====== Supplied data ======

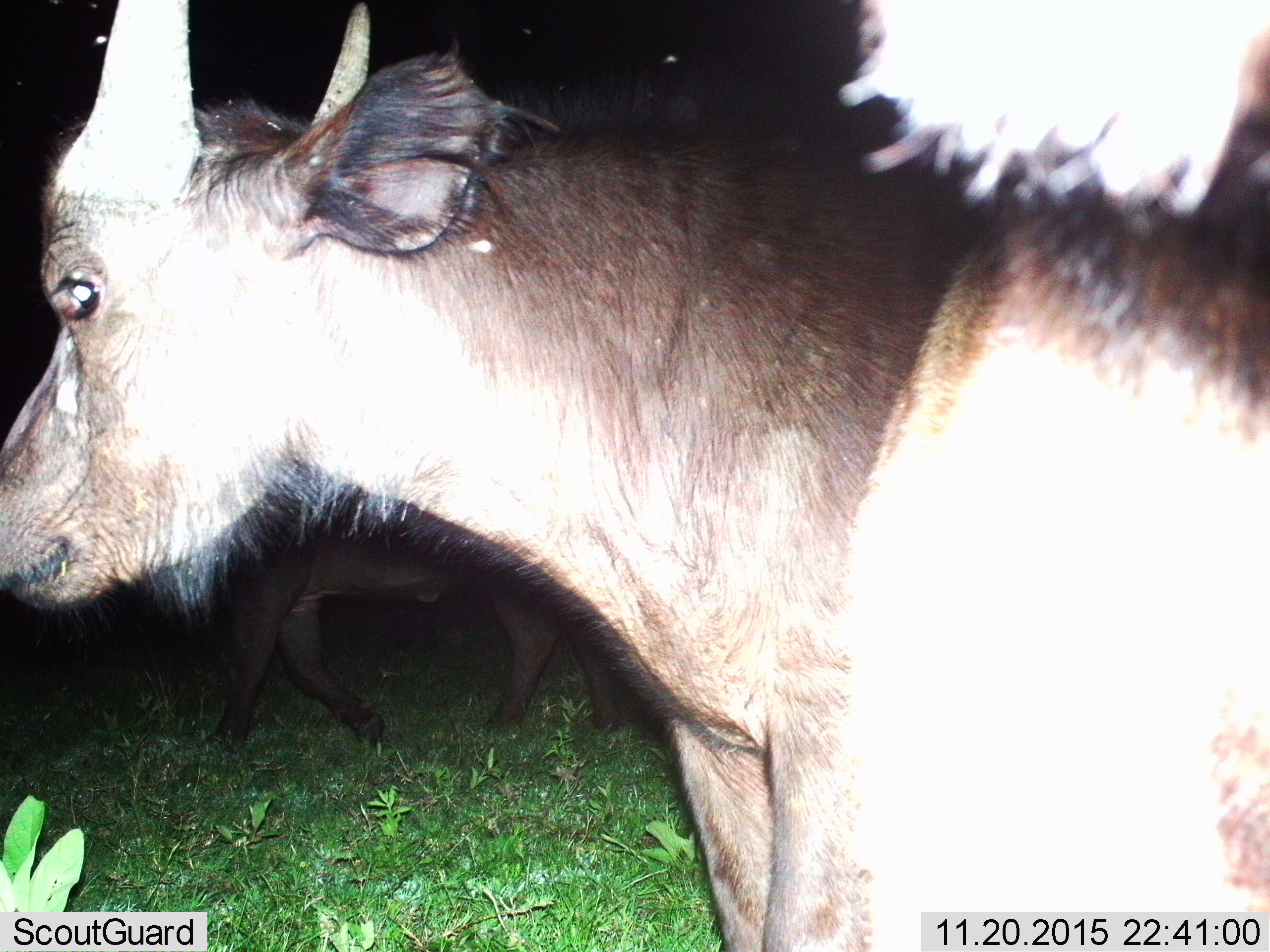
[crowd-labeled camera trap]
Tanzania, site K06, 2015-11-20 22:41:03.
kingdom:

======

Activity —
Output each line above exactly. Skip the images.

Task response —
[crowd-labeled camera trap]
Tanzania, site K06, 2015-11-20 22:41:03.
kingdom:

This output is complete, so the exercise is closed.